I’ve made this twice in the last week, so that should tell you it was a great recipe. It lives up to its name with the bright green from the peas and asparagus. The veggies also add a nice texture to the fettuccine. The sauce is creamy and rich, thanks to the cream cheese. I even used REAL cream cheese, not reduced fat, and still managed to keep the calorie count low. If you want to go lower, you can certainly use less fat cream cheese. Since it calls for three ounces, I opted for the real stuff because you can buy it in a three ounce block, instead of a tempting huge chunk. Since the fettuccine is so thick, it makes for quite a hearty dish of pasta. If you want to bulk it up, shrimp or chicken would be a tasty addition. My favorite flavor is the tarragon. I’ve used dried tarragon before, but this was my first taste of fresh. It’s on a different level and really makes this dish, so don’t skip it or use dried. Fresh tarragon almost has a licorice flavor, but brighter. Don’t be turned off by that description as I hate licorice and I loved the fresh tarragon. The pasta soaks up the sauce really quickly, so if you’re making this for guests, serve it immediately. Reheating leftovers is no problem if you add a splash of milk to return it to its creamy texture.
Creamy Spring Pasta
Cooking Light, April 2012
makes 4 servings
per serving: 336 calories, 11.6g fat, 44.8g carbs, 4.3g fiber, 14g protein
3 quarts water
2 garlic cloves, minced
1 1/2 cups (2-inch) diagonally cut asparagus
1 cup frozen green peas
6 oz. uncooked fettuccine
2 tsp. olive oil
1/3 cup finely chopped sweet onion
1 tbsp. all-purpose flour
1/4 cup fat-free chicken broth
1 cup skim milk
3 oz. cream cheese
1 oz.

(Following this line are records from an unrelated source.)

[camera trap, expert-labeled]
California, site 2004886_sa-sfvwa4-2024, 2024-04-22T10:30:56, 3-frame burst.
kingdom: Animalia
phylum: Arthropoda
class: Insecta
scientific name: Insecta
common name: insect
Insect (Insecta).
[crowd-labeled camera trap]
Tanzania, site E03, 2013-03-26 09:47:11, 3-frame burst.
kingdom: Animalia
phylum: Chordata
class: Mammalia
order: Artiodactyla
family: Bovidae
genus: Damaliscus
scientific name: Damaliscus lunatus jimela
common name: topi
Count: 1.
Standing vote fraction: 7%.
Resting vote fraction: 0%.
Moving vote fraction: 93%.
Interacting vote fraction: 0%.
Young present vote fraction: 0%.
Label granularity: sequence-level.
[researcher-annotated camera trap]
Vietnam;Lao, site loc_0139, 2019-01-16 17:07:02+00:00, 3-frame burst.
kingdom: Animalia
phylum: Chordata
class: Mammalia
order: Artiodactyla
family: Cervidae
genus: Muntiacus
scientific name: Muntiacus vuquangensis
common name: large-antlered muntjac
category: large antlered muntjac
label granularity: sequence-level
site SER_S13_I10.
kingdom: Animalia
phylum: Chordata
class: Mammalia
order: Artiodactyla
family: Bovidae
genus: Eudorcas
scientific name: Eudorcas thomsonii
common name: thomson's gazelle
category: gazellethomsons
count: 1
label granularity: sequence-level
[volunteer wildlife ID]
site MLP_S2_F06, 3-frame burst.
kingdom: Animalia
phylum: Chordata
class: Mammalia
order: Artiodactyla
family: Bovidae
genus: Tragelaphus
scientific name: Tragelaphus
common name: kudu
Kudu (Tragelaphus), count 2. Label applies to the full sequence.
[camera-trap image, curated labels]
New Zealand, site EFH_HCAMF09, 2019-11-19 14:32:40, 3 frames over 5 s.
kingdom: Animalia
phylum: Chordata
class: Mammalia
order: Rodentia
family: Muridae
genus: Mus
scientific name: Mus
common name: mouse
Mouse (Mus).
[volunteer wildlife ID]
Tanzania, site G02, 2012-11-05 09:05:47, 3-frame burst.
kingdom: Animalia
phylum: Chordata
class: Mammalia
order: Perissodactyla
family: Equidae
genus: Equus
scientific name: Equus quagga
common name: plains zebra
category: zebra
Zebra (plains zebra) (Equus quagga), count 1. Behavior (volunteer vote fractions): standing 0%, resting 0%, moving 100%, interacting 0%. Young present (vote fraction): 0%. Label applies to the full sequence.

Parmigiano-Reggiano cheese, grated (about 1/4 cup packed)
1/2 tsp. kosher salt
1/4 tsp. freshly ground black pepper
2 tbsp. chopped fresh tarragon
1. Bring 3 quarts water to a boil in a Dutch oven.
2. Add asparagus and peas to boiling water; cook for 3 minutes or until crisp-tender. Remove from pan with a slotted spoon. Rinse under cold water; drain.
3. Add pasta to boiling water; cook 10 minutes or until al dente. Drain and keep warm.
4. Heat olive oil in skillet over medium heat. Add onion and garlic cloves; cook for 3 minutes or until tender, stirring frequently. Place flour in a small bowl; gradually whisk in chicken broth. Add broth mixture and milk to pan, stirring constantly with a whisk; bring to a boil. Reduce heat; cook 1 minute or until thickened. Remove from heat; add cheeses, salt, and pepper, stirring until cheeses melt. Add pasta, asparagus, and peas; toss well. Sprinkle with tarragon.